The edited version of the article in The Negro in New York framed Nemiroff's narrative by introducing the disorder as a "long-expected explosion" in response to the "sickness, poverty and death" that Harlem residents faced. In rejecting the characterization of the "outburst" as a race riot, the opening highlighted the violence of Black residents in a way that earlier versions of that disclaimer had not: "White New York was almost panic-stricken as a nightmare of Negro revolt appeared to be a reality." Having invoked that specter, the discussion made no mention of the attacks on whites that did take place. In describing the events of the disorder it omitted details of the identities of the Young Liberators, their treatment by police and any mention of the leaflets. The portrayal of the crowd's behavior beyond 125th Street was altered. The opening sentence summarized the violence as "destroying the property of white merchants," an emphasis echoed in the description of looting as specifically targeting "stores owned by whites." Three anecdotes were also added to the description of the violence that reflected Ottley's editorial input, one of which he would claim in his own book: the "Me colored too" sign posted by the Chinese laundryman; women standing on the street in Lenox Avenue shouting their choice of articles to men looting stores; and a man who took a new coat from a tailor's store complaining that he would not be able to get it altered. While the aggregated summary was retained, the names of the three men killed were not. Like Wight and De Mille, Ottley left police violence out of his account. Rather than Nemiroff 's summary of the MCCH's charges against the police, the edited version contained a section on responses in the white press for which no draft survived in the FWP records. That discussion spent some time dismissing claims that Communists were responsible for the disorder before focusing on the explanations offered by Harlem's Black leaders: the disorder was a protest against the discrimination Harlem's black residents faced. Moss' article on the MCCH hearings followed, put in the context of the MCCH's work and without the account of audience reactions to the southern accent of the Kress store manager.

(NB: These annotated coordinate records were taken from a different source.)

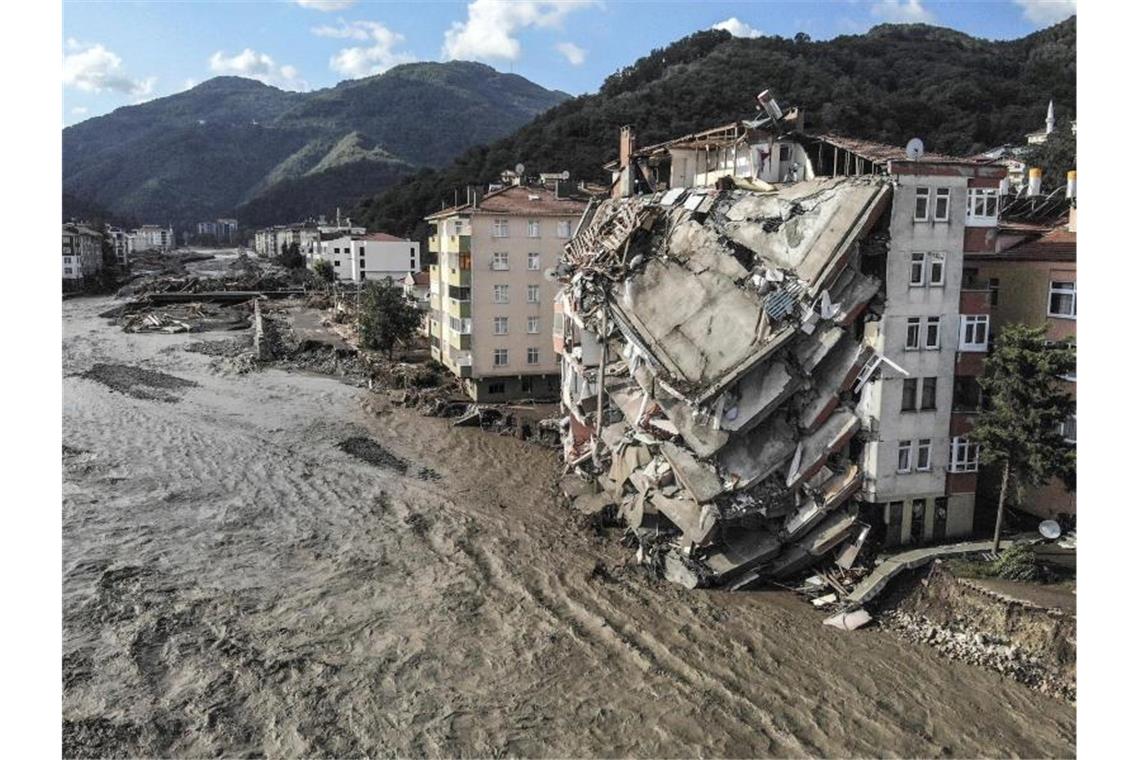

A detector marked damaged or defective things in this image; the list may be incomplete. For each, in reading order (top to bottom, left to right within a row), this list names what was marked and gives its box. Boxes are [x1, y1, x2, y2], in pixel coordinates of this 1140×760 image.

broken window [912, 188, 930, 221]
broken window [934, 189, 953, 221]
broken window [907, 254, 925, 287]
broken window [925, 252, 943, 284]
broken window [1044, 282, 1071, 319]
broken window [902, 319, 921, 350]
broken window [921, 316, 939, 348]
broken window [962, 314, 989, 353]
broken window [898, 378, 916, 410]
broken window [916, 378, 934, 410]
broken window [893, 442, 912, 471]
broken window [912, 439, 930, 469]
broken window [953, 437, 980, 471]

The disorder appeared in Ottley's book New World A' Coming as the opening of the chapter titled "The Slum-Shocked." It employed a frame for the disorder different from the edited version that presented it as "a sequel to resentments nurtured by agitation" and the result of "smoldering resentments against racial discrimination and poverty." The account of the events echoed the discussion of the disorder in the FWP book, with the addition of more flamboyant language and another of Ottley's experiences: "I saw patrol cars driven onto the sidewalks to disperse the rioters." One existing anecdote about the youth taking a new coat was shifted into the first person so it was identified as Ottley's experience. Where in the Negro in New York a discussion of competing explanations of the disorder followed, Ottley added mention of an increased police presence that continued in Harlem and the explanation for the disorder offered by the MCCH: "resentment against racial discrimination and poverty in the midst of plenty." He then transitioned to a discussion of broader conditions in Harlem: "What at first was thought to be the natural ebullience of a volatile population was in fact a manifestation of profound social unrest." While police violence continued to be missing from Ottley's account of the disorder, he did address it later in this chapter as a feature of Black life.